+++ EXCERPTED TEXT

Many of our youth workers in Aotearoa New Zealand are from church backgrounds. They tend to arrive to training with either a pentecostal or charismatic faith in which God speaks to and directs them, their relationship is is an individual relationship with God, they have no sense of the church’s history, theology or tradition, and are suspicious of having an identity that is based on a culture, race, gender or sexuality rather than a civilising Judeo-Christian projection of Jesus Christ. This faith is a strength in that it encourages them to risk, it gives them a vision to pursue, it sets a moral foundation and altruism is a central tenent. This faith is a weakness in that it inspires them to be fearful of diversity, to fear that mistakes and doubt are sinful, it puts them in unsafe situations in service of Christ and it reduces their ability to critique the systems of power in our society.

However there is another Jesus that they can encounter. The Jesus who did this:

12 Then Jesus went into the Temple, he threw out everyone who was selling and buying in the Temple, and overturned the moneychangers’ tables and the chairs of those who sold doves. 13 He told them, “It is written, ‘My house is to be called a house of prayer,’ but you are turning it into a hideout for bandits!”

14 Blind and lame people came to him in the Temple, and he healed them. 15 But when the high priests and the scribes saw the amazing things that he had done and the children shouting in the Temple, “Hosannah to the Son of David,” they became furious 16 and asked him, “Do you hear what these people are saying?” (Matthew 21.12-16)

He was a revolutionary. He was trouble. And when a youth worker has a faith with this man at the centre, they are exactly the kind of trouble that our young people need in their lives.

++++++

#### [WORK TO DO]
1. In the passage on youth workers' faith, what backgrounds do many youth workers in Aotearoa New Zealand come from?
2. Print the portion of the passage on youth workers' faith between "12 Then Jesus" and "in their lives.", inclusive.
3. Carry on the passage about youth workers' faith from its final sentence.

+++ RECORDED DATA

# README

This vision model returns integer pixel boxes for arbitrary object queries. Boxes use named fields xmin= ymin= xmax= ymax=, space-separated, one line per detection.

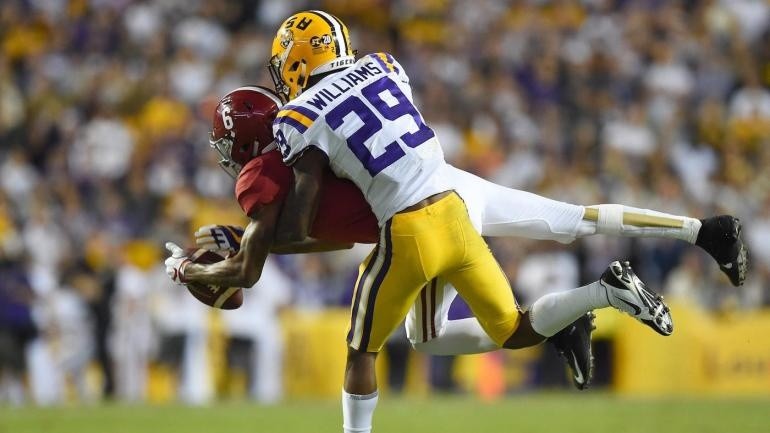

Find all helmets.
xmin=208 ymin=85 xmax=286 ymax=167
xmin=271 ymin=8 xmax=357 ymax=104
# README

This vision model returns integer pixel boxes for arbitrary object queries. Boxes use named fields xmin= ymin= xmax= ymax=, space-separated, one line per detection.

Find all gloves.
xmin=192 ymin=224 xmax=245 ymax=260
xmin=163 ymin=242 xmax=194 ymax=286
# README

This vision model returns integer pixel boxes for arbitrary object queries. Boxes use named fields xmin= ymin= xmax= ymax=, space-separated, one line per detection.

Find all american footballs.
xmin=180 ymin=246 xmax=244 ymax=311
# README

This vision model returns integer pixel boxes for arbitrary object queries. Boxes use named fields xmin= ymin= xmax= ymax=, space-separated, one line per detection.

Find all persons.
xmin=2 ymin=0 xmax=769 ymax=398
xmin=266 ymin=8 xmax=676 ymax=433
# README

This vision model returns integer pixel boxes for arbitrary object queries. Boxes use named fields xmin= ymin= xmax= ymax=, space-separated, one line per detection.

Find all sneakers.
xmin=601 ymin=260 xmax=674 ymax=337
xmin=695 ymin=214 xmax=748 ymax=287
xmin=549 ymin=307 xmax=596 ymax=390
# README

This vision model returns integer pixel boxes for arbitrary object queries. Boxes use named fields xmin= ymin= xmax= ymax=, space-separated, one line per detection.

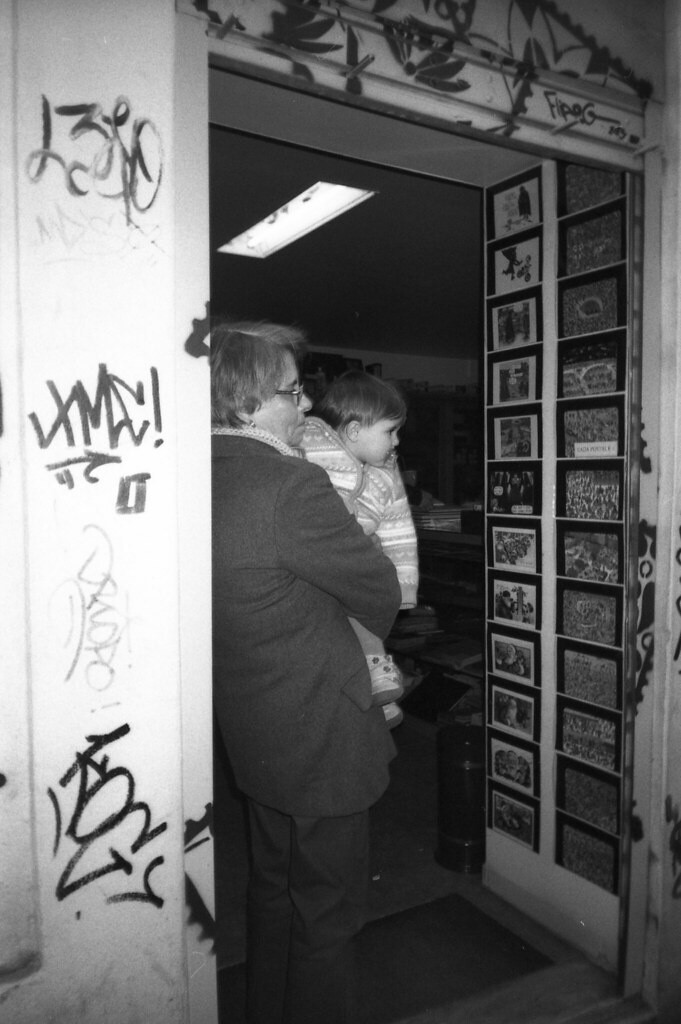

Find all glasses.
xmin=272 ymin=384 xmax=304 ymax=405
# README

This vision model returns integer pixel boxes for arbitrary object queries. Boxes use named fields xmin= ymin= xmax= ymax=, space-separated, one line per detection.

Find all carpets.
xmin=216 ymin=893 xmax=555 ymax=1024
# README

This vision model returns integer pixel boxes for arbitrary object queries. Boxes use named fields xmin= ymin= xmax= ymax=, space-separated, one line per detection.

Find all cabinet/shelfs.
xmin=404 ymin=526 xmax=487 ymax=744
xmin=400 ymin=390 xmax=484 ymax=506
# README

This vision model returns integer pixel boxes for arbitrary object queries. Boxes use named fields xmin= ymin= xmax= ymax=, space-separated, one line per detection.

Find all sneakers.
xmin=366 ymin=654 xmax=404 ymax=705
xmin=382 ymin=701 xmax=404 ymax=730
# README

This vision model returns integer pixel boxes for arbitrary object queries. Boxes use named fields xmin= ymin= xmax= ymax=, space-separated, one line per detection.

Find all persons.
xmin=211 ymin=317 xmax=403 ymax=1024
xmin=498 ymin=304 xmax=529 ymax=344
xmin=517 ymin=186 xmax=530 ymax=223
xmin=404 ymin=481 xmax=435 ymax=510
xmin=497 ymin=534 xmax=535 ymax=562
xmin=300 ymin=368 xmax=419 ymax=726
xmin=501 ymin=645 xmax=525 ymax=674
xmin=496 ymin=588 xmax=533 ymax=623
xmin=494 ymin=749 xmax=530 ymax=785
xmin=499 ymin=801 xmax=531 ymax=829
xmin=511 ymin=420 xmax=524 ymax=448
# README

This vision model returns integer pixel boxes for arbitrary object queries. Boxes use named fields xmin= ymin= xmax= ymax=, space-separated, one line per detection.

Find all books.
xmin=388 ymin=505 xmax=485 ymax=728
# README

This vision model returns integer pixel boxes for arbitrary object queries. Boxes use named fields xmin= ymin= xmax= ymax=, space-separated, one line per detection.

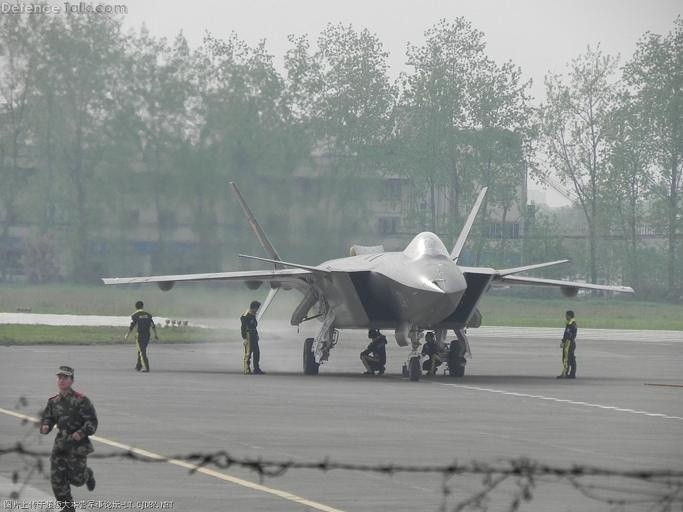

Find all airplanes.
xmin=99 ymin=179 xmax=638 ymax=383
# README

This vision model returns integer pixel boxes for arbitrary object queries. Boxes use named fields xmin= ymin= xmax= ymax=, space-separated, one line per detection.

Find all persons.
xmin=40 ymin=366 xmax=98 ymax=512
xmin=360 ymin=329 xmax=387 ymax=374
xmin=421 ymin=332 xmax=444 ymax=378
xmin=557 ymin=311 xmax=577 ymax=378
xmin=240 ymin=301 xmax=264 ymax=375
xmin=124 ymin=301 xmax=159 ymax=372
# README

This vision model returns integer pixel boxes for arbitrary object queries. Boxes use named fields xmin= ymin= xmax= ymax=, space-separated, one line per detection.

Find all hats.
xmin=56 ymin=366 xmax=74 ymax=376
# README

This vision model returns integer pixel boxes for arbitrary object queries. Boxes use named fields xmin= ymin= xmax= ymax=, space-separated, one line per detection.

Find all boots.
xmin=557 ymin=376 xmax=576 ymax=379
xmin=58 ymin=507 xmax=75 ymax=512
xmin=135 ymin=368 xmax=149 ymax=372
xmin=85 ymin=468 xmax=95 ymax=492
xmin=254 ymin=369 xmax=265 ymax=374
xmin=364 ymin=367 xmax=385 ymax=376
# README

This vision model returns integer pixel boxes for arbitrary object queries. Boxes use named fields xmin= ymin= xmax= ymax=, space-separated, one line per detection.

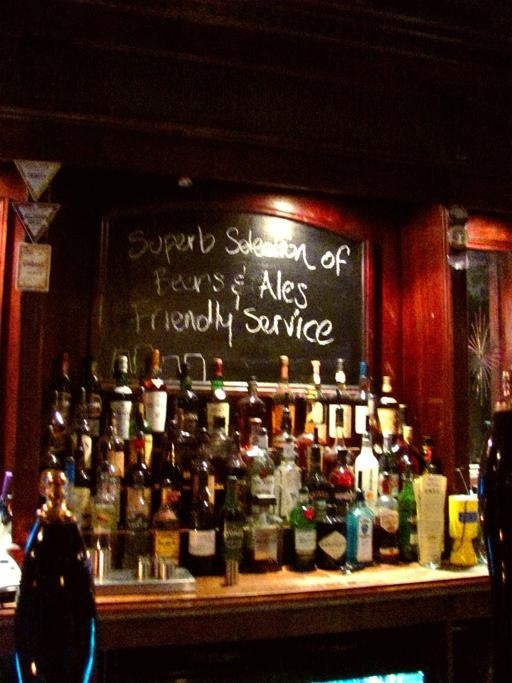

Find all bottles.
xmin=36 ymin=347 xmax=448 ymax=571
xmin=0 ymin=468 xmax=12 ymax=552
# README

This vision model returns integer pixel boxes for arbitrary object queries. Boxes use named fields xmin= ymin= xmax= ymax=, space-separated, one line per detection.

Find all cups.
xmin=137 ymin=555 xmax=178 ymax=579
xmin=448 ymin=494 xmax=481 ymax=567
xmin=225 ymin=560 xmax=239 ymax=587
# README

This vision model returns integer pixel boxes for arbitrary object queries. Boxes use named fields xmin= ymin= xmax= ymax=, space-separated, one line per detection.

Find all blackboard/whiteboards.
xmin=88 ymin=192 xmax=376 ymax=405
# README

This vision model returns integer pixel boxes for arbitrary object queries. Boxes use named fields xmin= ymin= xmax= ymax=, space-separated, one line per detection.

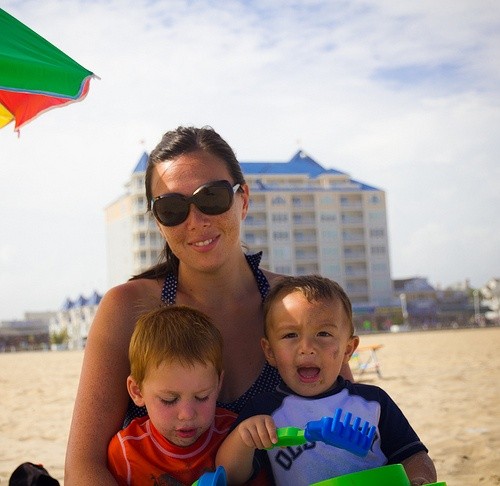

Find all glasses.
xmin=148 ymin=180 xmax=241 ymax=226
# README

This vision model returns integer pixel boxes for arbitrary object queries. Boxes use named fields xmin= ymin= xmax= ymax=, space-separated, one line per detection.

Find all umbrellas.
xmin=0 ymin=9 xmax=99 ymax=136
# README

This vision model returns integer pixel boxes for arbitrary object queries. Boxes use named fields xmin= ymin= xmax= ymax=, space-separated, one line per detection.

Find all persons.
xmin=105 ymin=305 xmax=254 ymax=486
xmin=217 ymin=273 xmax=437 ymax=486
xmin=64 ymin=127 xmax=353 ymax=486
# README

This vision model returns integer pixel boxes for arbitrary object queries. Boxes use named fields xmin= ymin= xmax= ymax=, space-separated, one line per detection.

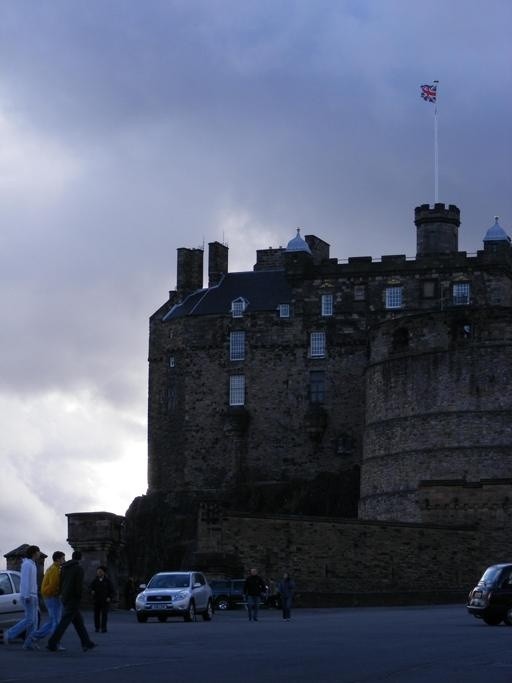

++++++

#### [RESULTS FOR THE EXERCISE]
1. Church backgrounds.

2.
12 Then Jesus went into the Temple, he threw out everyone who was selling and buying in the Temple, and overturned the moneychangers’ tables and the chairs of those who sold doves. 13 He told them, “It is written, ‘My house is to be called a house of prayer,’ but you are turning it into a hideout for bandits!”

14 Blind and lame people came to him in the Temple, and he healed them. 15 But when the high priests and the scribes saw the amazing things that he had done and the children shouting in the Temple, “Hosannah to the Son of David,” they became furious 16 and asked him, “Do you hear what these people are saying?” (Matthew 21.12-16)

He was a revolutionary. He was trouble. And when a youth worker has a faith with this man at the centre, they are exactly the kind of trouble that our young people need in their lives.

3.
So I listened with interest today as a group of young training Christian youth workers were trained in what it means to run a successful and responsive youth service. The key features:
1. consultation with young people;
2. good planning;
3. strong marketing;
4. secure funding.
The ultimate goal is the final point there: secure funding. My stomach twisted and my mind objected because it immediately stood out to me that there is nothing of the Christ of the gospels in the formula. A successful and responsive youth service is a successful capitalist enterprise; revolution lite where young people guide an organisation to business success. There’s nothing revolutionary, nothing that challenge injustices, nothing that says Good News. It is status quo; old news.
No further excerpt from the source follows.